Saturday, December 24, 2011

Geniture

The temperature simply would not make up its mind. Not quite freezing and yet warm enough to be a threat. The rain fell relentlessly and the water seemed heavy. Like it wanted to freeze and couldn’t quite get there. Hovering at the freezing level like it was made Yussel think about what the degree was actually. He kept thinking that 273˚ seemed right but that never showed up on the sign at the bank across the street. All it would show was 0˚ or 33˚. That confused him just as it did in science class in school. He never could make sense of a lot that the teacher told him, but he remembered some things. He wished he learned more before the state school told him he had to get out because he was too old.

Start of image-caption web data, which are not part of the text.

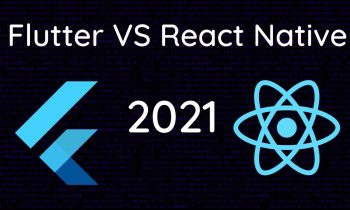 Flutter vs React Native: Which Will Reign Supreme in 2021?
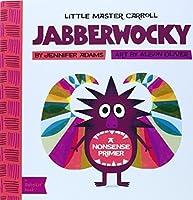 Jabberwocky: A BabyLitR Nonsense Primer by Jennifer Adams(2013-09-01)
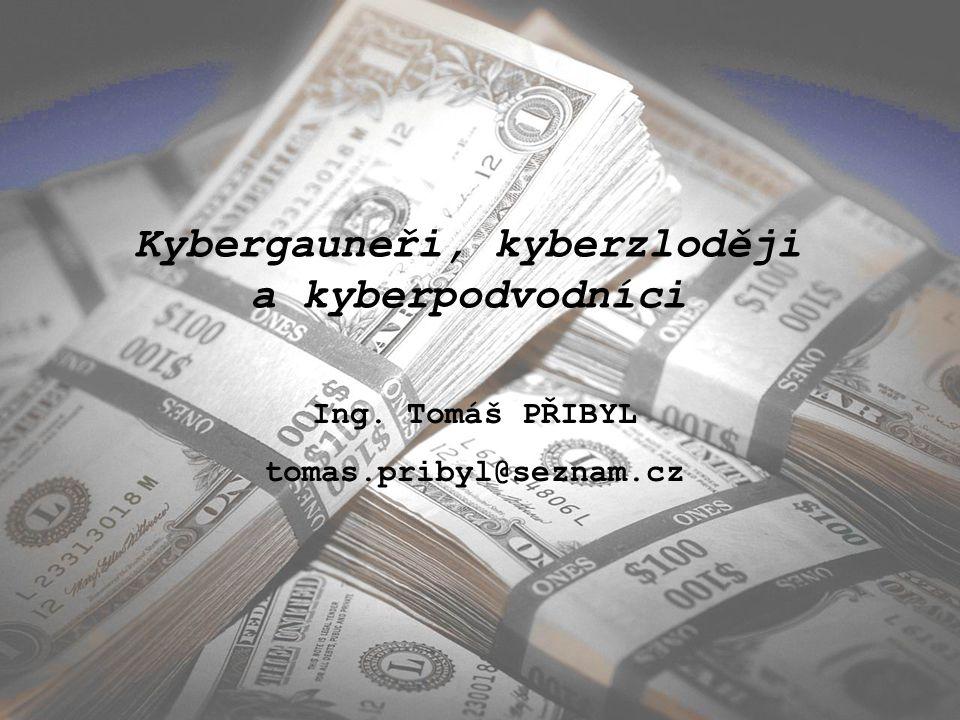 Kybergauneři, kyberzloději a kyberpodvodníci Ing. Tomáš PŘIBYL tomas.pribyl@seznam.cz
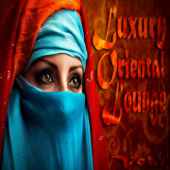 Luxury Oriental Lounge, Vol. 1 (Exotic and Secret Chill Out)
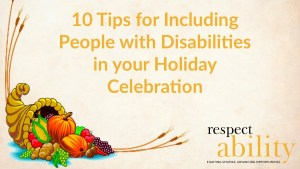 10 Tips for Including People with Disabilities in your Holiday Celebration. Graphic of a cornucopia with fruits and plants in it. Logo for RespectAbility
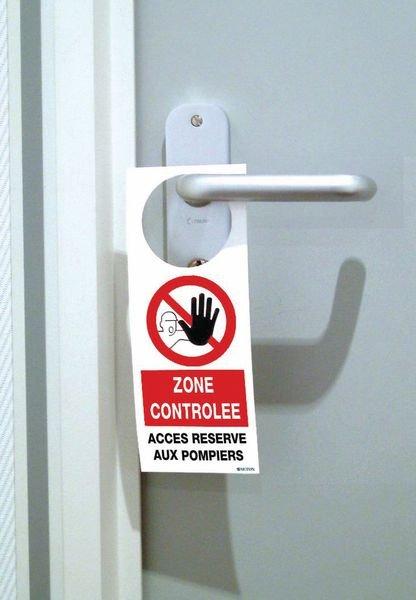Accroche poignée de porte : zone contrôlée, accès réservé aux pompiers - Seton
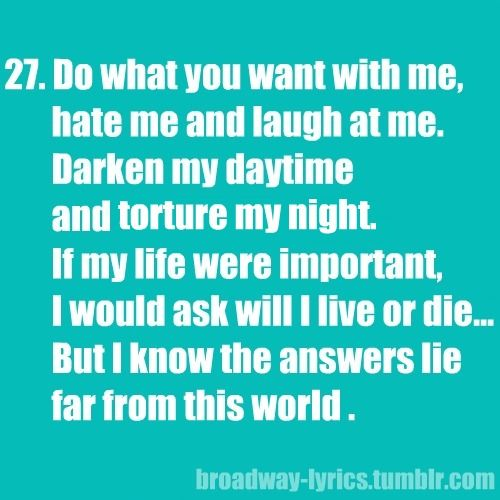 Pin By Hollie Eiswert On Musicals Musical Theatre Quotes Broadway Lyrics Musicals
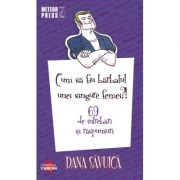 Cum sa fiu barbatul unei singure femei - Dana Savuica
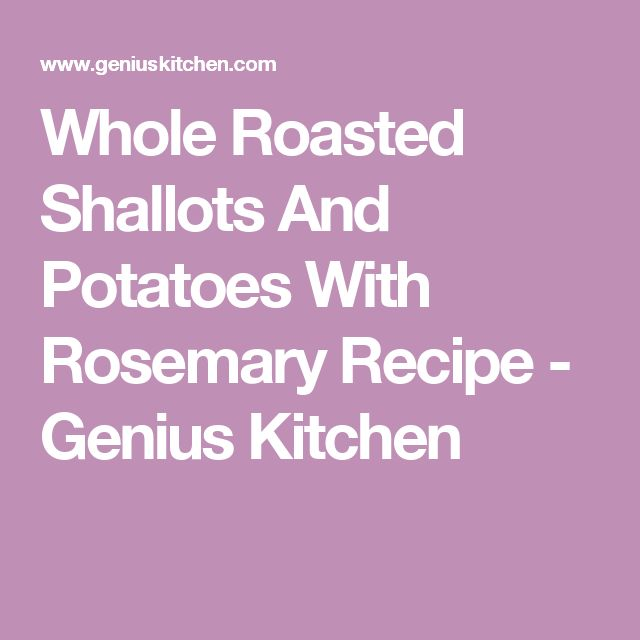 Whole Roasted Shallots And Potatoes With Rosemary Recipe - Genius Kitchen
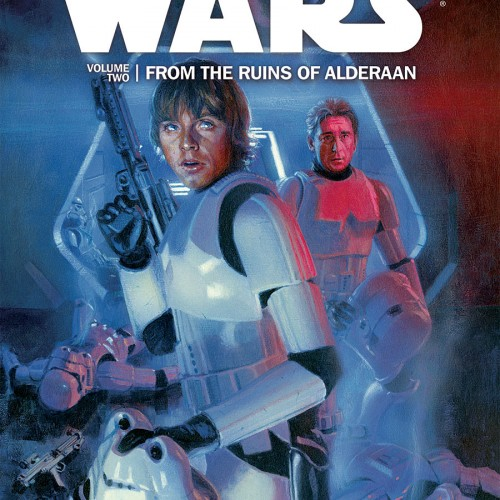Star Wars Volume Two: From the Ruins of Alderaan (comic)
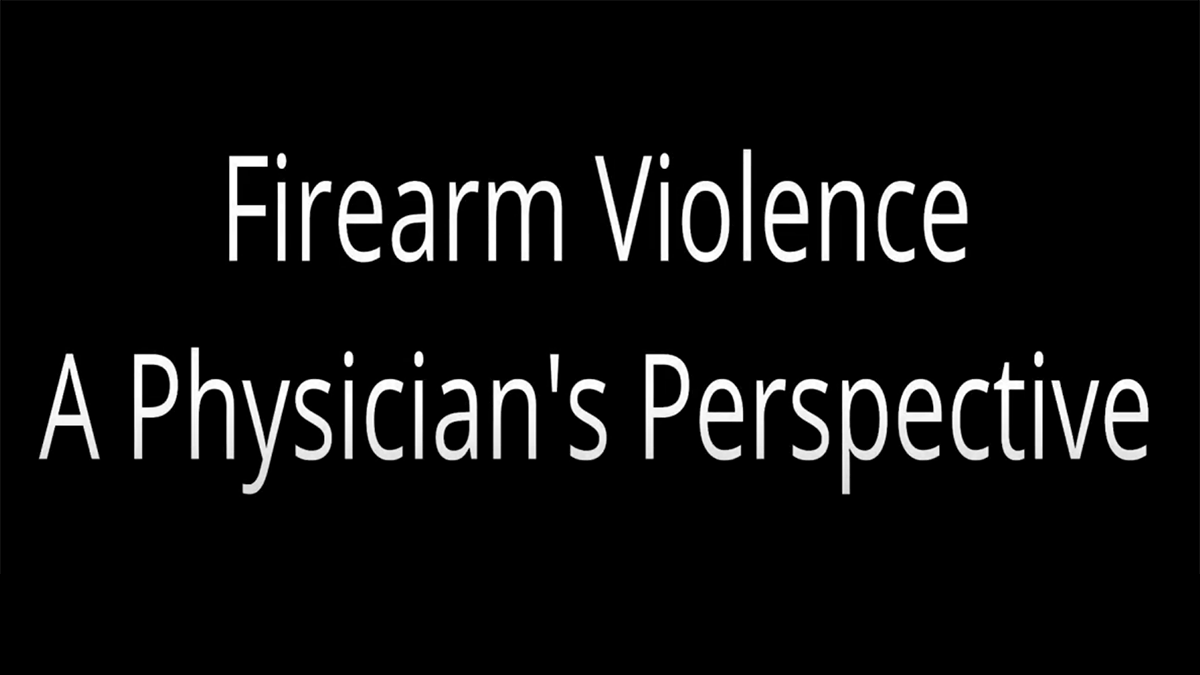 Firearm Violence: A Physicians Perspective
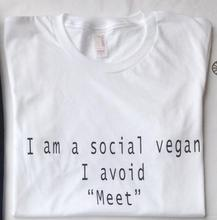 """I Am A Social Vegan, I Avoid Meet"" girlie / women's t-shirt"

They did not like having to feed him once he got big.

Pushing the shopping cart up under the bridge Yussel looked at the girl riding in it. Ekanta looked into the kind eyes of the man who pushed the cart and smiled. She looked at her swollen belly and wondered how that had happened. She did not understand the word “pregnant” that the doctor at the clinic had used. She did not remember doing anything that would cause her to be so fat. There was a movement inside her that sometimes hurt and sometimes felt good…in a special way.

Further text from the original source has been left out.